Multi-million pound commercial deals defended by council amid criticism
PUBLISHED: 06:56 14 November 2018 | UPDATED: 16:32 14 November 2018
North Somerset Council insists its commercial investment decisions are based on a ‘sound business case’ after the authority spent more than £50million on acquisitions this year.
Local authorities across the country have been criticised by the Chartered Institute for Public Finance and Accountancy (CIPFA) for putting money at ‘unnecessary or unquantified risk’ when borrowing to invest in commercial property.

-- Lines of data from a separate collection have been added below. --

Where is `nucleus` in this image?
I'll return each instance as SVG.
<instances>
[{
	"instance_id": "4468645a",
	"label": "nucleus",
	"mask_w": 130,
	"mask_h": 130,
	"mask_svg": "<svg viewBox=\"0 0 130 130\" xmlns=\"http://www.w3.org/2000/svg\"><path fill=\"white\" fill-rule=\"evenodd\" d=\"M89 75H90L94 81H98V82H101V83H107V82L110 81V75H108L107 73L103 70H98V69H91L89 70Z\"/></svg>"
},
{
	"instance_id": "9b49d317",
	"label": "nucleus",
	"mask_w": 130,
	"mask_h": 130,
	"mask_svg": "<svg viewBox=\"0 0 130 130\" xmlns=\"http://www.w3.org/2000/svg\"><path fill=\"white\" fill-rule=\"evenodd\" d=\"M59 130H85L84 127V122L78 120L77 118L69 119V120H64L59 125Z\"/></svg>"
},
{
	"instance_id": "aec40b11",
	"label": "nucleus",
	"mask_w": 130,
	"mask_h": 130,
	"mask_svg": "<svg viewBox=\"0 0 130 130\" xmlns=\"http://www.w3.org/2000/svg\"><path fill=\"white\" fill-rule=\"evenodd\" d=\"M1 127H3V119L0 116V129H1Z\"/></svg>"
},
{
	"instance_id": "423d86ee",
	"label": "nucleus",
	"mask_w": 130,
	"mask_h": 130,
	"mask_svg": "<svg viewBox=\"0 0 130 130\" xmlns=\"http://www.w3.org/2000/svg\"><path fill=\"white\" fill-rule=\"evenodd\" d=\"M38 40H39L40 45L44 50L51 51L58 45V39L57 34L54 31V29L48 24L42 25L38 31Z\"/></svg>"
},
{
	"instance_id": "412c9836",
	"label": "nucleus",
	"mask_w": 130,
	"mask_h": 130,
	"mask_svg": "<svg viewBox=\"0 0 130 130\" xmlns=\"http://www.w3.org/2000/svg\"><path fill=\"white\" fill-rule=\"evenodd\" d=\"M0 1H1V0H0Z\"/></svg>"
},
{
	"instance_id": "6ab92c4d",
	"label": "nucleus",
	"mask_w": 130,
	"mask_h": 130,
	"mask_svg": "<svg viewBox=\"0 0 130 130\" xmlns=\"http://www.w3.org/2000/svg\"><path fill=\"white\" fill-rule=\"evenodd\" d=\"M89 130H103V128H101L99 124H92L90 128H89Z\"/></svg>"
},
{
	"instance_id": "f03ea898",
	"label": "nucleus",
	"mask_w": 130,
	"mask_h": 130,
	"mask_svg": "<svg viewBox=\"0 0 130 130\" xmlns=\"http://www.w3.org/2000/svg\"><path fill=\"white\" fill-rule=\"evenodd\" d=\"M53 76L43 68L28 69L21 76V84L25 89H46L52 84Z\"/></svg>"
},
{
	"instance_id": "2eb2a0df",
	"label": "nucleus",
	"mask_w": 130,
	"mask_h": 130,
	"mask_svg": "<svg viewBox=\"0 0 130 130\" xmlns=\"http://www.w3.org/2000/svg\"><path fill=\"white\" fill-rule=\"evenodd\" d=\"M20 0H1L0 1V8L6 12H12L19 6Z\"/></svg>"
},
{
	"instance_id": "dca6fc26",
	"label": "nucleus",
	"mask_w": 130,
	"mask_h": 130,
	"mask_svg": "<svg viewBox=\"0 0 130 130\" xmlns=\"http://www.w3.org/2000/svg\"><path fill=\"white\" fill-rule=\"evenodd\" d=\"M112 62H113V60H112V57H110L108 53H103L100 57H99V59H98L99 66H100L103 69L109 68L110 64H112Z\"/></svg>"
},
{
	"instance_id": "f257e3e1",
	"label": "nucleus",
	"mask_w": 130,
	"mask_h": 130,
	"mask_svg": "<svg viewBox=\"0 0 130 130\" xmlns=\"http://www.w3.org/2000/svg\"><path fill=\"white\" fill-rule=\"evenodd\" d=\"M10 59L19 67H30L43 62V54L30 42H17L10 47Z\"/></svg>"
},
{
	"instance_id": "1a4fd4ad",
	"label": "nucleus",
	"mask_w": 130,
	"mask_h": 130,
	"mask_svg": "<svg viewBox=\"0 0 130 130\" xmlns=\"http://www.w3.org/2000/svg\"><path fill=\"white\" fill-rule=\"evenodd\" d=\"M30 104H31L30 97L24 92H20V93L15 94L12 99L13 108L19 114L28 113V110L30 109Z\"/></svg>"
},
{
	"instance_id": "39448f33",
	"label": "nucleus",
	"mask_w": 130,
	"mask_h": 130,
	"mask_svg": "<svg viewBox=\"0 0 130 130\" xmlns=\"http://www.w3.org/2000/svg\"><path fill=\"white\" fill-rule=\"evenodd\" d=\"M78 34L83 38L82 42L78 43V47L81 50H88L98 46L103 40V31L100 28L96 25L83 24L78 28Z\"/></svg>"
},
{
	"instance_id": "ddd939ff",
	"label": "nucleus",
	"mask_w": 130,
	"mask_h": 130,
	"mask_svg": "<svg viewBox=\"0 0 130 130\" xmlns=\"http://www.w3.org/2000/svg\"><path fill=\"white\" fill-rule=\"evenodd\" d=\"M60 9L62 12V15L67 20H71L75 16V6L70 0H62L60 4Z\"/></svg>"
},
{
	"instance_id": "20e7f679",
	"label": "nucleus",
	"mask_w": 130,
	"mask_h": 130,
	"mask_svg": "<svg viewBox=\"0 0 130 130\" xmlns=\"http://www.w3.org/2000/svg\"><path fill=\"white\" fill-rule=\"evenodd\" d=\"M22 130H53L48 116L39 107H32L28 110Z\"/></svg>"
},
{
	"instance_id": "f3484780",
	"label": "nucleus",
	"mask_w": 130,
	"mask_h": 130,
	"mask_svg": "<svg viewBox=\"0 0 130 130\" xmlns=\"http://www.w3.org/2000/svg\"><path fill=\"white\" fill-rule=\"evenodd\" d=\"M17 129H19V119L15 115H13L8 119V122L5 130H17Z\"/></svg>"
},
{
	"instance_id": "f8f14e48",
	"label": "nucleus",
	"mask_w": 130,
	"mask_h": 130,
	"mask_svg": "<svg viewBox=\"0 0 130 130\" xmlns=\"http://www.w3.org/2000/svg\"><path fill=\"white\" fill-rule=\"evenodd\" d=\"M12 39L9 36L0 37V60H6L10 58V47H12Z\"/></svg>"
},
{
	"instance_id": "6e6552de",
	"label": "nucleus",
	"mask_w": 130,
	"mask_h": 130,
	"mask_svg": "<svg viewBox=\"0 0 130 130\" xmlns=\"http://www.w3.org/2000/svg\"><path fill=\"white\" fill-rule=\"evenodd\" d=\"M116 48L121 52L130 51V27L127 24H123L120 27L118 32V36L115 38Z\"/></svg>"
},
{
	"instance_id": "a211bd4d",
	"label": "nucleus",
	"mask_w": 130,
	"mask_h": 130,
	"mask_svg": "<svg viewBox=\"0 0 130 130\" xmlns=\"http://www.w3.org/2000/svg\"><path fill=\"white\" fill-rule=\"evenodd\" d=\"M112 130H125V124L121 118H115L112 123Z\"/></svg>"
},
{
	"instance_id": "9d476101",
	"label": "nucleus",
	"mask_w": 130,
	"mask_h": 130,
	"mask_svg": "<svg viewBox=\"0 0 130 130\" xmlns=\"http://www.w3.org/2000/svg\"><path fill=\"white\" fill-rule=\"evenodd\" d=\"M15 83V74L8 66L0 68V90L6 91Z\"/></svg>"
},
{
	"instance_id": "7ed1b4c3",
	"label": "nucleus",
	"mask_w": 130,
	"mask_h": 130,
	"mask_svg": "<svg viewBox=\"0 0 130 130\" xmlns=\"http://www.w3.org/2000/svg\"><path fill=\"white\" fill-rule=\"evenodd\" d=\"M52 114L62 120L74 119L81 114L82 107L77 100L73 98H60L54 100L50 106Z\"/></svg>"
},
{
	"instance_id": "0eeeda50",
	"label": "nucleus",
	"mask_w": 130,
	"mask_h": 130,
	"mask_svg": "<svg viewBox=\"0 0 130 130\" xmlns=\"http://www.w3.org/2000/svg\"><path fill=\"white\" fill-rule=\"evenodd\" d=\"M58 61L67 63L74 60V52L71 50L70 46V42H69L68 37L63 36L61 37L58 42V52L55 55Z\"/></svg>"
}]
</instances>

In a statement, CIPFA, the accountancy institute for the public sector, said councils ‘must not borrow more than or in advance of their needs purely in order to profit from the investment of the extra sums borrowed’.
The council used a £37.95million bank loan to purchase North Worle District Centre in February, while a deal to buy Weston’s Sovereign Shopping Centre using £21million of borrowed funds was agreed in April.
CIPFA will issue more guidance to authorities as it believes these investment approaches ‘are not consistent with the requirements of fiscal sustainability, prudence and affordability’.
The council hopes to make more than £1million from the Sovereign Centre and at least £225,000 in the first year of its North Worle District Centre ownership but insists it has not borrowed funds ‘purely to make a profit’.
Its spokesman said: “We always consider the legal framework within its financial planning and strategic decision making and we have given due regard to CIPFA’s core principles of prudence, affordability and sustainability in respect of commercial investment activities.
“We can assure people the council has not borrowed more than, or in advance of need, purely to make a profit.
“Our strategy is very much focused upon investing within our area so we understand the wider economic, social and regeneration impacts of any decisions.
“Each of our commercial investment decisions is based on a sound business case with modelling undertaken to consider a range of risks and sensitivity analysis options.
“We regularly monitor and report our prudential borrowing limits to demonstrate the affordability and sustainability compared to our revenue budgets.
“Our commercial investment programme is fairly modest compared to many others.”
Worle councillor and CIPFA accountant Denise Hunt told the Mercury: “North Somerset Council needs to take note of this advice given its recent foray into speculative retail commercial deals, particularly when added to people’s concerns about the risky nature of the purchases.
“These are strong words from CIPFA and while councils have been forced in the face of massive government cuts in funding to seek income generating opportunities, clearly they need to act prudently and not speculatively.
“I am keen for the council to act appropriately in residents best interests and not to expose the council tax payer to any excessive risk.”